Alzheimer's brain markers tell different stories depending on race and ethnicity
Most of what we know about the earliest brain changes in Alzheimer's disease comes from studying white populations. That is not a critique of individual researchers - it is a structural feature of how Alzheimer's research has been funded, recruited, and designed for decades. A new study from USC makes the case that this uniformity has left significant blind spots.
The diversity problem in Alzheimer's diagnostics
Alzheimer's disease is defined by two proteins: amyloid beta, which forms plaques between brain cells, and tau, which forms tangles inside them. The conventional model treats these biomarkers as universal signals. Amyloid accumulates first, tau follows, memory declines, and the progression is presumed to look roughly the same regardless of who the patient is.
The Health and Aging Brain Study-Health Disparities (HABS-HD), one of the largest and most racially diverse brain-imaging studies of aging in the United States, tested that assumption. Using advanced PET brain scans capable of detecting abnormal protein buildup years before symptoms appear, researchers examined more than 1,500 cognitively normal older adults and those with mild cognitive impairment across Black, Hispanic, and non-Hispanic white populations.
Higher tau, different patterns
The findings challenge the one-size-fits-all model. Black and Hispanic participants showed higher levels of tau in the medial temporal lobe - a brain region critical for memory and considered an early warning site for Alzheimer's progression - compared to non-Hispanic white participants. This elevated tau appeared even in the absence of significant amyloid plaque buildup, which is noteworthy because the standard model positions amyloid as the trigger for tau accumulation.
The relationship between these brain proteins and actual memory performance also varied across groups. Higher tau levels were generally linked to worse memory across all participants. But amyloid buildup strengthened this connection only in non-Hispanic white and Hispanic participants, not in Black participants.
That divergence matters clinically. If tau and amyloid interact differently with memory across populations, diagnostic thresholds and risk assessments calibrated primarily on white cohorts may misidentify risk in other groups.
Beyond proteins: what else drives decline
The study raises a critical question: if amyloid and tau do not fully explain memory changes in Black older adults, what does? The researchers point to several candidates. Vascular health - blood pressure, cerebrovascular disease, stroke history - is more prevalent in Black communities and is independently associated with cognitive decline. Chronic stress exposure, including the cumulative physiological burden of racism and discrimination, may contribute through pathways that standard Alzheimer's biomarkers do not capture.
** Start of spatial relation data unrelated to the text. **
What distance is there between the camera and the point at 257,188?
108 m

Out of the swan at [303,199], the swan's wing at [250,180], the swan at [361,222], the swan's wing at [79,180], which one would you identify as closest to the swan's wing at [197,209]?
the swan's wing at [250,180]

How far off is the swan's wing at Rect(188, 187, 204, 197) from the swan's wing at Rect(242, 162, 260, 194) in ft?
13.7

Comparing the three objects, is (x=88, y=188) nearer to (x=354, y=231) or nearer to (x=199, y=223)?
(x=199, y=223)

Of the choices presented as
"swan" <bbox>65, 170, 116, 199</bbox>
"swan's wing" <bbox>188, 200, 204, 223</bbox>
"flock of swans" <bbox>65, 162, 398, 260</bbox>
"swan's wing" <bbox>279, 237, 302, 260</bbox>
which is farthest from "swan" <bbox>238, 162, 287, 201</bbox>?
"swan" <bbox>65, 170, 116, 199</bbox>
Co-morbid health conditions, differences in educational access and quality, and socioeconomic factors may all interact with biological aging in ways that vary across populations. Alzheimer's is almost certainly not one disease with one pathway, and the biomarker framework may need to accommodate that complexity.
A tracer with its own limitations
The study also flagged a technical concern. Some of the observed differences in tau levels may reflect limitations of the imaging tracer itself rather than true biological variation. PET tracers designed to bind tau can occasionally produce signals in nearby brain regions unrelated to actual tau accumulation - a phenomenon called off-target binding. If this occurs at different rates across populations, it could confound comparisons.
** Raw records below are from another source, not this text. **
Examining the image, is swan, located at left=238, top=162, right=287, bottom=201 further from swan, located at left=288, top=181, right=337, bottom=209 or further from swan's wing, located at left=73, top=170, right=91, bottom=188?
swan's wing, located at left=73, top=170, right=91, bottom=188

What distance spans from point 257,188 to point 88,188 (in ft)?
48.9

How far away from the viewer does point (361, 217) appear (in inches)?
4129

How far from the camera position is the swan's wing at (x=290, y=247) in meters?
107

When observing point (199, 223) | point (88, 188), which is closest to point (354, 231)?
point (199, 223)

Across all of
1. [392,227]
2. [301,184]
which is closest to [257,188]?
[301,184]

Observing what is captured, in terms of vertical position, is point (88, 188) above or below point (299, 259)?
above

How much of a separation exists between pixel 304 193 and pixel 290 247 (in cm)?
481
This is not a flaw unique to this study. It is an industry-wide challenge. Imaging tools developed and validated predominantly in white populations may not perform identically in diverse cohorts. Careful validation across populations is essential before these tools can be used equitably in clinical settings.
Where the field goes from here
Future studies from the HABS-HD cohort will follow participants over time, tracking how tau, amyloid, vascular health, genetics, and social determinants interact to influence cognitive aging across communities. The goal is not simply to document differences but to understand the biological pathways that produce them, enabling diagnostic and treatment strategies that work for everyone.
The study does not overturn the amyloid-tau model of Alzheimer's disease. But it demonstrates that the model is incomplete, and that its gaps fall disproportionately along lines of race and ethnicity. Precision medicine for Alzheimer's cannot be precise if it is calibrated to only part of the population.